FeatureSteepest descentConjugate gradient
Directionresidual onlyresidual plus previous direction
GeometryEuclidean steepest directionAA-conjugate directions
Typical convergenceslow on elongated quadraticsmuch faster
Memoryvery lowvery low
Matrix requirementSPD for standard formSPD

Conjugate gradient can be viewed as steepest descent with memory adjusted to the quadratic geometry.

91.24 Comparison with Direct Methods

Direct methods factor the matrix.

Conjugate gradient does not.

FeatureDirect factorizationConjugate gradient
Matrix typemany typesSPD only
Workpredictabledepends on convergence
Memorymay be large due to fill-inlow
Sparse systemsfill-in may dominateoften efficient
Accuracyhigh if stabledepends on tolerance and conditioning
Reuse for many right-hand sidesstrongweaker unless preconditioner reused

For a single large sparse SPD system, conjugate gradient is often preferable. For many right-hand sides with the same matrix, a direct factorization may become competitive.

91.25 Failure Modes

Conjugate gradient may fail or perform poorly when its assumptions are violated or when convergence is too slow.

Failure modeCause
denominator nonpositiveAA not positive definite
slow convergencelarge condition number
stagnationpoor preconditioner or roundoff
loss of conjugacyfloating point error
residual driftrecursive residual differs from true residual
breakdown in PCGpreconditioner not SPD

If AA is symmetric indefinite, MINRES is often more appropriate.
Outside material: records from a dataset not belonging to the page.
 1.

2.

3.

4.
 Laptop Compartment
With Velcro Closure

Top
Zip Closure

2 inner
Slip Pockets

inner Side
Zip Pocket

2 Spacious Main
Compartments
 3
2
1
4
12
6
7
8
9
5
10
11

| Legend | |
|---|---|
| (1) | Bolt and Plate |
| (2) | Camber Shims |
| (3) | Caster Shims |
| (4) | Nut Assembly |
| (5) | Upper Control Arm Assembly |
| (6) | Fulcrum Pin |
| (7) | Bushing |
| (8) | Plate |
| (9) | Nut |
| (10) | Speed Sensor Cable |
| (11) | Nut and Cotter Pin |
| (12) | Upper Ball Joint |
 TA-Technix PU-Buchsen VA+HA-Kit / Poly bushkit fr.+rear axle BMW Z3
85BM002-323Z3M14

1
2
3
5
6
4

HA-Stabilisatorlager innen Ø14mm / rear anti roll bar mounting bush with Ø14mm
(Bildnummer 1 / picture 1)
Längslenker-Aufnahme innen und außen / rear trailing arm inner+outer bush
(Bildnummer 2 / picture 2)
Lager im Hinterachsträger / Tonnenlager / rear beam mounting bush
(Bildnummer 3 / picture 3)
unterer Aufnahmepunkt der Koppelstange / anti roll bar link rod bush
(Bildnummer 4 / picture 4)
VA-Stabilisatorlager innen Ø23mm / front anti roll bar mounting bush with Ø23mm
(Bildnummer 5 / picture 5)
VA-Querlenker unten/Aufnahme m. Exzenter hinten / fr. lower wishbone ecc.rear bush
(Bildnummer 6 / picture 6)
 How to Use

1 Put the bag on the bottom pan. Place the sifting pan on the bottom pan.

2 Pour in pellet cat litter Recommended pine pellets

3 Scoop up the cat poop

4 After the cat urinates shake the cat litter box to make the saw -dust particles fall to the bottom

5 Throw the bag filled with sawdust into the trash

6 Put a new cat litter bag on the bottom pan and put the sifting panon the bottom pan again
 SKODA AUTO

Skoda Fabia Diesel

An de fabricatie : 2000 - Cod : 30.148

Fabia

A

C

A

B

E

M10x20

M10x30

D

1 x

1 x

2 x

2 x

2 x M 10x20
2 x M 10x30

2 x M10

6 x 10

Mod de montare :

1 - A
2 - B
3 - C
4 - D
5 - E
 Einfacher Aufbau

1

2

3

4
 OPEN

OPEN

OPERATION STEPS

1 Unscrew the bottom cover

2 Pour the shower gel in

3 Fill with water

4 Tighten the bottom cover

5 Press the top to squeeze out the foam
If AA is nonsymmetric, GMRES or BiCGSTAB is usually used.

91.26 Practical Checklist

Before using conjugate gradient, check:

QuestionReason
Is AA symmetric?required by standard CG
Is AA positive definite?required for positive denominators and convexity
Is AA sparse or matrix-free?favors CG
Is a good preconditioner available?controls iteration count
Is the stopping tolerance meaningful?residual does not equal error
Is the matrix scaled reasonably?improves numerical behavior

For many applications, the most important implementation decision is the preconditioner.

91.27 Summary

The conjugate gradient method solves symmetric positive definite systems

Ax=b Ax=b

by minimizing the quadratic

ϕ(x)=12xTAxbTx \phi(x)=\frac{1}{2}x^TAx-b^Tx

over expanding Krylov subspaces.

Its basic recurrence is:

r(0)=bAx(0),p(0)=r(0). r^{(0)}=b-Ax^{(0)}, \qquad p^{(0)}=r^{(0)}. αk=(r(k))Tr(k)(p(k))TAp(k). \alpha_k = \frac{(r^{(k)})^Tr^{(k)}}{(p^{(k)})^TAp^{(k)}}. x(k+1)=x(k)+αkp(k). x^{(k+1)}=x^{(k)}+\alpha_kp^{(k)}. r(k+1)=r(k)αkAp(k). r^{(k+1)}=r^{(k)}-\alpha_kAp^{(k)}. βk=(r(k+1))Tr(k+1)(r(k))Tr(k). \beta_k = \frac{(r^{(k+1)})^Tr^{(k+1)}}{(r^{(k)})^Tr^{(k)}}. p(k+1)=r(k+1)+βkp(k). p^{(k+1)}=r^{(k+1)}+\beta_kp^{(k)}.

In exact arithmetic, it terminates in at most nn steps. In practice, it is used as a fast iterative method. Its effectiveness depends strongly on conditioning, eigenvalue distribution, and preconditioning.